Comment appréhendez-vous votre mandat au sein de l’Assemblée nationale ?
« Je ne vais pas être politiquement correct là. Je ne sais qu’être vrai. Si je dois faire un bilan d’étonnement de l’exercice de mon mandat, je le diviserai en 3.
« Mon premier étonnement est que dans mon métier où j’ai progressé, du logement social, j’étais connu comme quelqu’un de sachant. En tous les cas comme une personne dont l’avis était plutôt écouté, notamment de l’administration. J’ai été le premier à m’opposer, ici, au projet de la réforme sociale, avec des arguments. J’ai eu raison de le faire parce que j’ai fait plier Édouard Philippe et le président de la République sur le sujet. J’étais le premier frondeur.
« Au-delà de cette anecdote, je me suis rendu compte que cette même Administration qui m’adorait lorsque j’étais un dirigeant HLM, elle a considéré que j’étais un imbécile, une fois que j’étais élu. Cela veut donc dire que l’Administration ne supporte pas d’avoir des députés sachants.
« Mon deuxième rapport d’étonnement c’est que j’ai compris que beaucoup de ministres avaient des dénominateurs communs. Qu’ils étaient les plus ou moins bons communicants d’administrations qu’ils ne contrôlaient pas. Cette verticalité de la Vème République, elle ne peut que fonctionner que si l’Administration a du talent. Quand l’Administration n’en n’a plus, on échoue.
« J’ai un ministère en grippe, cela va faire rire mon collaborateur. On vit une crise sans précédent aujourd’hui, dans le domaine sanitaire. On a comme leader, le ministère de la Santé, qui je le rappelle à 3 missions : s’assurer d’une répartition équilibrée des soignants, de préserver de ce fait l’accès aux soins et la répartition équilibrée des équipements hospitaliers. Ce qui entraine la mise en œuvre des plans en matière de santé publique sur tous les risques sanitaires identifiés.
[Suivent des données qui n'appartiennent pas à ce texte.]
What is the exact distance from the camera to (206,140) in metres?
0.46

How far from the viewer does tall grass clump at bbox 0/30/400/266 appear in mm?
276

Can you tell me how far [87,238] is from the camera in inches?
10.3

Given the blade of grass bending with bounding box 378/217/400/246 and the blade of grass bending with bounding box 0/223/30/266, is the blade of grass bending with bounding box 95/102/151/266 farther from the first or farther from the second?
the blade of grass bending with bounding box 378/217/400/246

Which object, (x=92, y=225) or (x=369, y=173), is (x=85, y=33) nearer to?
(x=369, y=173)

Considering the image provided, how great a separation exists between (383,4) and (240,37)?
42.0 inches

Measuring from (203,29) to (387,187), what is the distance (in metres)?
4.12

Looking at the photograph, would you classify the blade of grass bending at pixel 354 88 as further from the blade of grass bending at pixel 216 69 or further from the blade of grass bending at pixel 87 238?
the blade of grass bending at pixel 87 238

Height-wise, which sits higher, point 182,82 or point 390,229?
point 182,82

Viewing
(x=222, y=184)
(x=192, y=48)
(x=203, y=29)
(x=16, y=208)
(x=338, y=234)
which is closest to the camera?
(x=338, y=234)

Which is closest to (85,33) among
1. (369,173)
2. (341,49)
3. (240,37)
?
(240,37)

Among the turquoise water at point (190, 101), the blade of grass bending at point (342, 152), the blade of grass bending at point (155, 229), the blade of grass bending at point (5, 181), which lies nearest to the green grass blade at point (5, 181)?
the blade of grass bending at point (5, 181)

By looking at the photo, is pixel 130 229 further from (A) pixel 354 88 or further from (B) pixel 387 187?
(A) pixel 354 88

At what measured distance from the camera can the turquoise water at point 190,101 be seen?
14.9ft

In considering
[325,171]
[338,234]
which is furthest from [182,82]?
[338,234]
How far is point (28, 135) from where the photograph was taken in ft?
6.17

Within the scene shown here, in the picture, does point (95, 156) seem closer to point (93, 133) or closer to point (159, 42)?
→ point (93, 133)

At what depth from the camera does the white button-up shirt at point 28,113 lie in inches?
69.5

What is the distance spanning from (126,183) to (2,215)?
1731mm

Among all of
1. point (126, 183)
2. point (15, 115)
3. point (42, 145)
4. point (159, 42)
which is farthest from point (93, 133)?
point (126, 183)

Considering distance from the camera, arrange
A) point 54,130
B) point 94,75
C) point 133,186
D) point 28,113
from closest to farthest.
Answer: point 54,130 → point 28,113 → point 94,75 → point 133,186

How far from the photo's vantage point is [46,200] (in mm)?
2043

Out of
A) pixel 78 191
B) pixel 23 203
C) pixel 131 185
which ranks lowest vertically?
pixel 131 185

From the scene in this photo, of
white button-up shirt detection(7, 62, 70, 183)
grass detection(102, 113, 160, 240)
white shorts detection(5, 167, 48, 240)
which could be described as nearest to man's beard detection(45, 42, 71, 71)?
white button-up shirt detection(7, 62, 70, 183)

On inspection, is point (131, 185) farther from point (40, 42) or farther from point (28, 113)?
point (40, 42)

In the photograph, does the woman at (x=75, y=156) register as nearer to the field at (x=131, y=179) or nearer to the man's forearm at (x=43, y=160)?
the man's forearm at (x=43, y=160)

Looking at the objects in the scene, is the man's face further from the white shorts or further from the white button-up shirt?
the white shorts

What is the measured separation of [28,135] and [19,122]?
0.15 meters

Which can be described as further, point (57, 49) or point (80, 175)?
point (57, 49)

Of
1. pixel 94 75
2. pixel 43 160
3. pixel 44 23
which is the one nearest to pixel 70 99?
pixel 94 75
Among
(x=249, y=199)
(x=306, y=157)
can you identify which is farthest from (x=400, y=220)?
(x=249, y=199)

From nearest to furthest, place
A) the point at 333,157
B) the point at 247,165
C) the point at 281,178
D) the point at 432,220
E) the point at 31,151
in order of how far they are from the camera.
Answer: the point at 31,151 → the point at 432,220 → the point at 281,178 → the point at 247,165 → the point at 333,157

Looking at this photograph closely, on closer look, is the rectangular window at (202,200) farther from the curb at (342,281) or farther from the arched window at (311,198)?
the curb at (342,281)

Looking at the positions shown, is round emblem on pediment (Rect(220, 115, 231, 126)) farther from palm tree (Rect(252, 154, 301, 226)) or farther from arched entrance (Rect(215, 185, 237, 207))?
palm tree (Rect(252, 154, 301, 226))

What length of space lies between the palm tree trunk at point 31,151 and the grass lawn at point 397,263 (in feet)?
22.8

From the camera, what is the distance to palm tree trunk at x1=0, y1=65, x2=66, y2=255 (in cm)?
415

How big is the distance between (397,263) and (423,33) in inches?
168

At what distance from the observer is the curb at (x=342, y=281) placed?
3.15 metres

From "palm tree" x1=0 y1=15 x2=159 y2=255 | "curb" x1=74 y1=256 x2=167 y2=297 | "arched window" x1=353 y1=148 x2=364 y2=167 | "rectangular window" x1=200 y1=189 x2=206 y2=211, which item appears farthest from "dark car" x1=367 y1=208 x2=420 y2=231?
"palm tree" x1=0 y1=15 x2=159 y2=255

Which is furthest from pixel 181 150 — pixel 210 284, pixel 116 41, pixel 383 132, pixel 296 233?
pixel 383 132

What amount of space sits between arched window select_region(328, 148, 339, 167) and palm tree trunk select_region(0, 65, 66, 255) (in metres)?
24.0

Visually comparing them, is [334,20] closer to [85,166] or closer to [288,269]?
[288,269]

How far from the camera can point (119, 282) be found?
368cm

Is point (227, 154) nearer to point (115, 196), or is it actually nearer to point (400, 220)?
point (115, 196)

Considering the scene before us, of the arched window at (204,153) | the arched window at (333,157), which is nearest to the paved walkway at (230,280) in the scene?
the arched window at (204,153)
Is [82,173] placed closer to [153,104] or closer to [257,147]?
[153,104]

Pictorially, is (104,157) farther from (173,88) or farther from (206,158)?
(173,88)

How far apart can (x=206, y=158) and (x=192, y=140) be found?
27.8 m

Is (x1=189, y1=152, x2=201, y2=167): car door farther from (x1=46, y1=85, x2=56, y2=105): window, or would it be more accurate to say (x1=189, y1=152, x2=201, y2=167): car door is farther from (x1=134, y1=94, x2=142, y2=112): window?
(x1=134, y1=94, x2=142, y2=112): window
« Rétrospectivement, ce ministère n’a pas été super pour compter le personnel hospitalier. Ce qui est tout de même l’essentiel de son travail. On ne peut pas dire que ce soit un ministère performant. Sur les équipements hospitaliers, s’il on a repris 80 milliards de dettes dans les hôpitaux, c’est sans doute que l’on a dépensé quelque chose que l’on n’avait pas. Peut-être était-il nécessaire de le faire mais en trouvant un autre moyen de financer. Parce que quand vous chargez un établissement public de dettes, vous débudgétisez le budget de l’État français. Ce n’est que de la manipulation. C’est du pilotage d’indicateur des politiques publiques pour échapper à la vérité.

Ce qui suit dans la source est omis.